Pourquoi 14 municipalités de Guadalajara se sont rebellées contre le plan de “souveraineté minérale” de l’Europe
Le silence qui règne sur les 15 000 hectares de la Sierra Norte de Guadalajara n’est pas vide ; il est chargé d’histoire. Cependant, cette tranquillité a été troublée par l’attrait ancien et dangereux de l’or. L’arrivée d’Oroberia S.L.U., une filiale de la multinationale australienne Global Mining Enterprises, a perturbé la paix de la région en déposant une demande d’exploration minière, réveillant les fantômes de l’exploitation.
Origine du conflit
La crise a éclaté à la primavera de l’année dernière. Oroberia S.L.U., créée en mars 2025 avec un capital de seulement 3 000 euros, a suscité des soupçons quant à sa fiabilité et sa transparence. L’entreprise prévoit d’explorer trois projets nommés “Gua”, “Dala” et “Jara”, s’étendant de La Toba à Atienza.
Cette nouvelle “vague minière” trouve son fondement légal dans le Règlement sur les matières premières essentielles de l’UE, en vigueur depuis avril 2024. Ce règlement vise à garantir 10 % de l’extraction de ressources stratégiques en Europe.

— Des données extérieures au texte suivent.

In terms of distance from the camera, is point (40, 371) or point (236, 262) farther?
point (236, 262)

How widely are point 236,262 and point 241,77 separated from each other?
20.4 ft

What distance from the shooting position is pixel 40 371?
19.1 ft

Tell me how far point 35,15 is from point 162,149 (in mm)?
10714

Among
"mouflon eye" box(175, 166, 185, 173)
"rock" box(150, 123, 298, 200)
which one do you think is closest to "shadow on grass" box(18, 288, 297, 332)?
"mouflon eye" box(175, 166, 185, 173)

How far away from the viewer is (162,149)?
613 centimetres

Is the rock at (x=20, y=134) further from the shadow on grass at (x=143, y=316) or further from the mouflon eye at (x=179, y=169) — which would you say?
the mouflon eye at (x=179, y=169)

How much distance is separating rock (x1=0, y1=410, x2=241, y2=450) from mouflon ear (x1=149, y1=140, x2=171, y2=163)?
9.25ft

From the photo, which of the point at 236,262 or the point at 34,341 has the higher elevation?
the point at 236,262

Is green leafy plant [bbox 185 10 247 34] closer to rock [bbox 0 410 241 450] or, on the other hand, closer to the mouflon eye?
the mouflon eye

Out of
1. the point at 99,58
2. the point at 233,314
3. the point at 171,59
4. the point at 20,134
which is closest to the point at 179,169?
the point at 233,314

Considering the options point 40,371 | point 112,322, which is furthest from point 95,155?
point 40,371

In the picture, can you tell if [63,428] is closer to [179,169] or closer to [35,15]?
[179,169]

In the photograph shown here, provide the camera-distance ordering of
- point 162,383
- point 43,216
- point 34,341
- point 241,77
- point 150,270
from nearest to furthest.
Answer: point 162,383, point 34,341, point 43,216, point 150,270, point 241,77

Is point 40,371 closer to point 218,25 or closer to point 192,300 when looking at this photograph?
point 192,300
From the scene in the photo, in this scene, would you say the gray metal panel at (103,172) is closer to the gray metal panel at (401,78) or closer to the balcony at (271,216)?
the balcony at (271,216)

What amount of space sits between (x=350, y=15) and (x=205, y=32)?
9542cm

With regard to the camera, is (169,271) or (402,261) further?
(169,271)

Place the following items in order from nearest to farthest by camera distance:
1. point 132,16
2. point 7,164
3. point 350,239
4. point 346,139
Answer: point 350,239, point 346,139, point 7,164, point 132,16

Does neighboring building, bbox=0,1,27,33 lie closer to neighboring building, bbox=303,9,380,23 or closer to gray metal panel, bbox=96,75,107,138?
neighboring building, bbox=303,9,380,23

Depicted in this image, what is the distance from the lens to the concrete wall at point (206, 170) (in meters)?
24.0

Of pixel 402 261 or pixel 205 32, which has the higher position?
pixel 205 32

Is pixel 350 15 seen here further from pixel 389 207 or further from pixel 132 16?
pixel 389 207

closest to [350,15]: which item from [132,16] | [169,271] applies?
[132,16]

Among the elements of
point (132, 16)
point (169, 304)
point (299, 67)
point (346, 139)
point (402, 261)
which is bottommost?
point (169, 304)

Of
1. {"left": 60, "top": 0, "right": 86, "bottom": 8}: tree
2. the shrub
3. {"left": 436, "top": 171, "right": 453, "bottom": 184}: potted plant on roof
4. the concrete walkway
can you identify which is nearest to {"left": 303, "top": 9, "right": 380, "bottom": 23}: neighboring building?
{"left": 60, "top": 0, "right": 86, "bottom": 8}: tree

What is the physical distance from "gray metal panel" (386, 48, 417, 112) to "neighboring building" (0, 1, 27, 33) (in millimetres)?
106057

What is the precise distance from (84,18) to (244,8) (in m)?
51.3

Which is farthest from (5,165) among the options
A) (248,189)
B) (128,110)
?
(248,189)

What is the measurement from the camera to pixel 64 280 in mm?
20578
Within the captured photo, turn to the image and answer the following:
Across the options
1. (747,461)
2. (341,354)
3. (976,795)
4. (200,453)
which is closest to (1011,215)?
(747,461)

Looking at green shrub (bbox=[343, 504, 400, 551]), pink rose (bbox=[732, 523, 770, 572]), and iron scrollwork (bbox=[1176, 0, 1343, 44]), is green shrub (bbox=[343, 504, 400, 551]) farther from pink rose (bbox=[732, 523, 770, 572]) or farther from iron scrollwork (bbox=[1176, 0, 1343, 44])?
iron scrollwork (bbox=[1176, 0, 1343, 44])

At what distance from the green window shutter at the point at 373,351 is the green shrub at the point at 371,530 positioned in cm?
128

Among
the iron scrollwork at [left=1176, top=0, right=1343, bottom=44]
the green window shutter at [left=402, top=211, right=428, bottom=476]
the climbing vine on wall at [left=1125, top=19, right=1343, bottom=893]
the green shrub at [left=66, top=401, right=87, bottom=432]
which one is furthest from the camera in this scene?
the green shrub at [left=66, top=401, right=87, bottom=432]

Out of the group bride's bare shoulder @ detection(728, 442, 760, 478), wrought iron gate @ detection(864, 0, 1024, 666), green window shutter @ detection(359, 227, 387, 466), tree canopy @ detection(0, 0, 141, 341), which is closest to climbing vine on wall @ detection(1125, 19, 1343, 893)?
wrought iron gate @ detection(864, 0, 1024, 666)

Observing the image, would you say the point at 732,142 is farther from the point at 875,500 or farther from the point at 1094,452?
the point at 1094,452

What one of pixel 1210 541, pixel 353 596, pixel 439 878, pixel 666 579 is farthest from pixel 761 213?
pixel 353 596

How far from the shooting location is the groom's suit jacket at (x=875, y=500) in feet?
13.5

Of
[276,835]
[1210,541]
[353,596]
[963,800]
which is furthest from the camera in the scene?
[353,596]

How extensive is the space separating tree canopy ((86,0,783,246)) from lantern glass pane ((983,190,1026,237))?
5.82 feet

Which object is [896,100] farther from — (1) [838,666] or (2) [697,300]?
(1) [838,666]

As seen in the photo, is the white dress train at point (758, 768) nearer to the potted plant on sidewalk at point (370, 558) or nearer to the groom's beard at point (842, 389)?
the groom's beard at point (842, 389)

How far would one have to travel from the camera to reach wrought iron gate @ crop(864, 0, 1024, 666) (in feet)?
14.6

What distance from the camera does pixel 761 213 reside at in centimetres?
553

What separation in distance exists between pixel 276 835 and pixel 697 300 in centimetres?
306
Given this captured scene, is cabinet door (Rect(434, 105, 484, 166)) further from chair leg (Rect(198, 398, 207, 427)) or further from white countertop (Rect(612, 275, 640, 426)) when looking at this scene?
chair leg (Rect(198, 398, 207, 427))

Cependant, ce que Bruxelles appelle “résilience patriotique” se traduit à Guadalajara par des autorisations rapides et une inquiétante facilité à classifier des projets privés comme “stratégiques”.
Le plan de perforation
Le Plan de Restauration Environnementale du Permis “JARA” met en lumière l’ampleur de l’intervention projetée par l’entreprise :
- Des forages profonds de 300 à 400 mètres.
- Une phase initiale de six forages, avec possibilité d’étendre à six autres selon les résultats.
- Un impact de 200 mètres carrés par plateforme de forage.
Les experts avertissent qu’une découverte de minerais à moins de 200 mètres entraînerait une exploitation à ciel ouvert, provoquant des dommages environnementaux irréversibles.
Réaction de la Junta
La tactique d’Oroberia de fractionner ses projets a été qualifiée de “fragmentation” pour éviter des contrôles. En novembre, la Delegación Provincial de Desarrollo Sostenible de Guadalajara a pris une décision historique :
- Unification obligatoire des projets sous un seul plan de 14 600 hectares.
- Évaluation d’impact environnemental ordinaire, plus rigoureuse et ralentissant le processus.
Cela constitue une victoire pour les habitants, car cela oblige l’entreprise à considérer l’impact sur 63 % du terrain concerné, qui abrite des habitats d’intérêt communautaire et des espèces protégées.
Une opposition solidaire
La réponse sociale a été massive, avec environ 800 objections déposées contre le projet. Cette coalition inédite regroupe des élus de différentes allégeances politiques, des associations de chasseurs, des groupes écologistes, et même des communautés religieuses.
Les préoccupations vont au-delà de l’environnement : la menace économique et patrimoniale est réellement présente. Le projet “Jara” pourrait compromettre la candidature de sites comme Sigüenza et Atienza au Patrimoine Mondial de l’UNESCO.
Avenir du projet
Oroberia fait face à deux choix : abandonner en raison des obstacles administratifs et de la pression sociale, ou soumettre un nouveau dossier environnemental unifié, soumis à un nouveau processus de consultation publique. Pourtant, la situation est complexe avec un ressurgissement minier en Espagne.
Une législation désuète
La législation minière actuelle en Espagne repose sur une loi de 1973 qui favorise l’extraction minière, plaçant les ressources minérales sous contrôle public. Cela crée un sentiment d’impuissance dans les Municipalités affectées.
Valeur de l’invisible
Le conflit de la Sierra Norte de Guadalajara illustre un affrontement entre une vision extractiviste et des communautés qui demandent des lois favorables à leur survie, ne souhaitant pas devenir des victimes de l’exploitation. Pour l’instant, la Sierra Norte demeure intacte, protégeant un patrimoine partagé que ses habitants estiment inestimable.